Who Still Likes the House Transpo Bill? Big Oil, Big Truck, and Big Box Retail

The House has finished marking up its transportation bill in what shaped up to be a very Groundhog Day-esque ordeal of unending, repetitive partisan theater (if you missed it, follow coverage on twitter).

Spoiler alert. Photo: ##http://image.truckinweb.com/f/8122697+w750+st0/0601tr_03_z+truck_fuel_economy_tips+oil_rig_pump.jpg##TruckinWeb##

The centerpiece was yesterday’s/last night’s/this morning’s Transportation & Infrastructure committee markup, where members debated more than 80 amendments for over 18 hours before finally approving Chairman Mica’s bill, 29-24, at about 3:00 a.m. Not one Democrat voted for it, and only one Republican — Tom Petri of Wisconsin — voted against it. Energy and Financing titles were also approved by their respective committees.

Streetsblog has already pointed out that there’s plenty to dislike in the bill, especially for pedestrians, cyclists, city-dwellers, transit riders, and the environmentally-conscious. But believe it or not, there are a few groups out there who still like this bill a whole lot. In fact, at today’s markup in the Ways and Means Committee, Chairman Dave Camp submitted for the record a letter of support from over 50 organizations.

It’s worth noting that the list of supporters is getting smaller. The T&I bill may have enjoyed the support of AASHTO and the U.S. Chamber of Commerce, but both have now opposed the Ways & Means committee’s financing title. In fact, over 600 organizations have voiced their opposition to that particular bill. However, there are still some hold-outs.

For starters, there’s trucking. Bill Graves, the American Trucking Associations’ CEO, called the bill “a major step forward, not just for trucking, but for all users of our transportation system.” Graves was disappointed when new rules allowing longer, heavier trucks were put off pending further study, saying, “We hope that Congress will see that wasting taxpayer money on further study is not necessary and as this legislation moves forward, enacts these long overdue reforms.”

Then there’s the retail sector. David French, the National Retail Federation’s VP for Government Relations, has said, “Our neglected transportation system has created bottlenecks and inefficiencies in the supply chain that stifle U.S. companies’ ability to grow.” Those “inefficencies” could refer to the same regulations the trucking industry is excited about. But bigger trucks (and longer driver hours, another pet issue of the trucking industry) would mainly benefit the largest shippers — the WalMarts, Home Depots and Best Buys.

And then there is oil industry, who would be able to drill far more freely in Alaska and off the American coast. Speaker Boehner’s inclusion of the Keystone XL pipeline makes the bill even more appealing to the petroleum industry. American Petroleum Institute CEO Jack Gerard believes that most Americans “know America will need more oil. They see the benefits of importing more from Canada while also producing more at home… [Keystone XL] is essential to our nation’s energy future.”

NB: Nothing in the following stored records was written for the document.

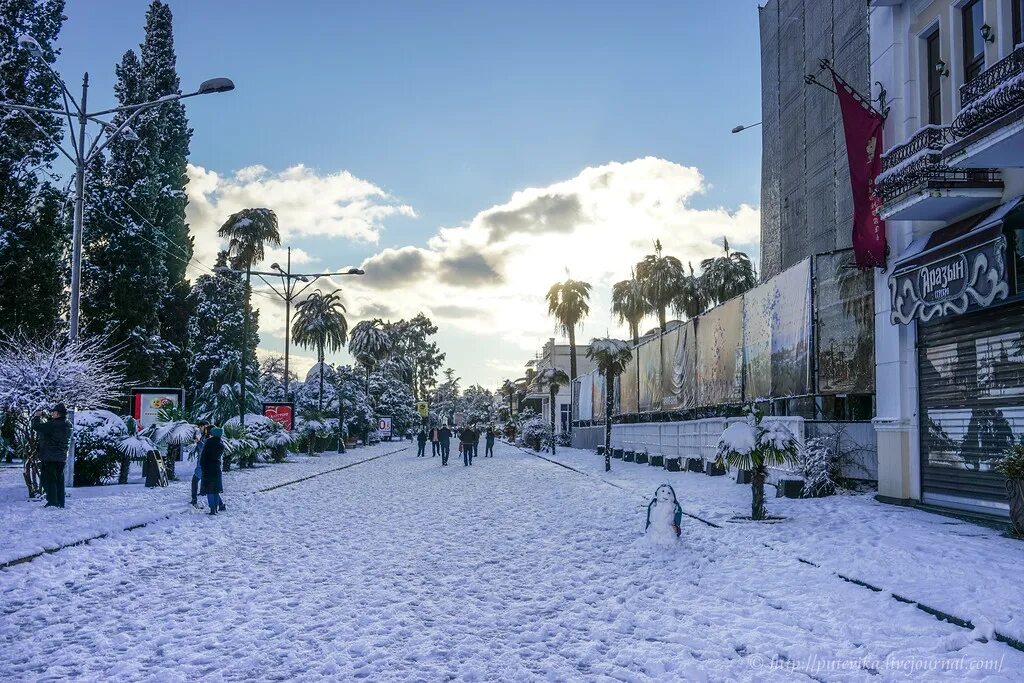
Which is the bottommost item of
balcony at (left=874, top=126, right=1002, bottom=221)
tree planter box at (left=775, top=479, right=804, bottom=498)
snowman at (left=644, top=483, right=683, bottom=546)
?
tree planter box at (left=775, top=479, right=804, bottom=498)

So, more drilling (oil companies make money) and lax regulations (trucking industry makes money) mean slightly lower shipping costs (mega-retailers make money). Big Oil, Big Truck, and Big Box — whose business models each depend on wider highways and sprawl — are the major beneficiaries of this bill.

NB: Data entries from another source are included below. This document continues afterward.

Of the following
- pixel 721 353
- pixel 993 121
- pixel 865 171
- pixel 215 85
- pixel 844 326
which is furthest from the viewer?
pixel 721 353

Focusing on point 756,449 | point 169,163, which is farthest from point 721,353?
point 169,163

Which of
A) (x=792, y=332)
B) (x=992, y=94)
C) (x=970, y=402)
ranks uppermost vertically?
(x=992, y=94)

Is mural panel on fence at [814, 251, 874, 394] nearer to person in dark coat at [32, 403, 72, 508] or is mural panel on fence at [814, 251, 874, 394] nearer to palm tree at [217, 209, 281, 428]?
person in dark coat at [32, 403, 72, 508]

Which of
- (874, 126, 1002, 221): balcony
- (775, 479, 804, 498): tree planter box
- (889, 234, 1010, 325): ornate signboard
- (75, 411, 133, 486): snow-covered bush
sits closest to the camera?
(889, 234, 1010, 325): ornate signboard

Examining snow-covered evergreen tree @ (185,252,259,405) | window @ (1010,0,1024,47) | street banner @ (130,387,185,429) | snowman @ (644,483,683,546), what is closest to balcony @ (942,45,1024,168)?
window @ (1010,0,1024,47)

16 thoughts on Who Still Likes the House Transpo Bill? Big Oil, Big Truck, and Big Box Retail

  1. Boehner’s Last Stand:  House Leader Wants to Kill Transit Funding


  2. “So, more drilling (oil companies make money) and lax regulations (trucking industry makes money) mean slightly lower shipping costs (mega-retailers make money). Big Oil, Big Truck, and Big Box — whose business models each depend on wider highways and sprawl — are the major beneficiaries of this bill.” 

    What have you got against making money, Ben?  It means more investment in jobs and he economy.  Do you have problem with that?

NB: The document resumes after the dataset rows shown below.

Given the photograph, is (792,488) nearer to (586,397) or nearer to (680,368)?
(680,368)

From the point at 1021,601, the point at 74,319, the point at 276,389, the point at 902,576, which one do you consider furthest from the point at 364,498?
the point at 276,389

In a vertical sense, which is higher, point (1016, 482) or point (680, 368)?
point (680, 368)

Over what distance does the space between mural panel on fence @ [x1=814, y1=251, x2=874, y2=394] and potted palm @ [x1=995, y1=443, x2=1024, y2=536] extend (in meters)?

  3.   @pchazzz You have a fascinatingly myopic view of this.  It sounds an awful lot like the argument that Wall Street, mortgage brokers, and banks were making prior to their house of cards imploding and wreaking havoc for years on millions of people through no fault of their own.  “We’re making lots of money, so it’s got to be good”, right?  I don’t think those who are unemployed, evicted, foreclosed upon, upside down on their mortgages, etc. would agree with your stance.  Short terms gains for long term liabilities is never a good deal.

  4. @pchazzz:disqus The problem is that taxpayers clean up the mess left by Big Oil, Big Truck, and Big Box, arguably costing more than the taxes on the profits those three entities make. Nothing wrong with making money, but there are better ways to do it than with a system based on conspicuous consumption, waste, and sprawl.

  5. @pchazzz, Is the nation really clamoring for more jobs where you drive all the time? 
    If we use railroads instead of trucks, we make even more money because 1) rail transport requires much less fuel and a small fraction of the labor, 2) there is less damage to our bridges and roads, and 3) getting that freight off the highways reduces the risk of death and injury.  Trucking is good for trucking and no one else. 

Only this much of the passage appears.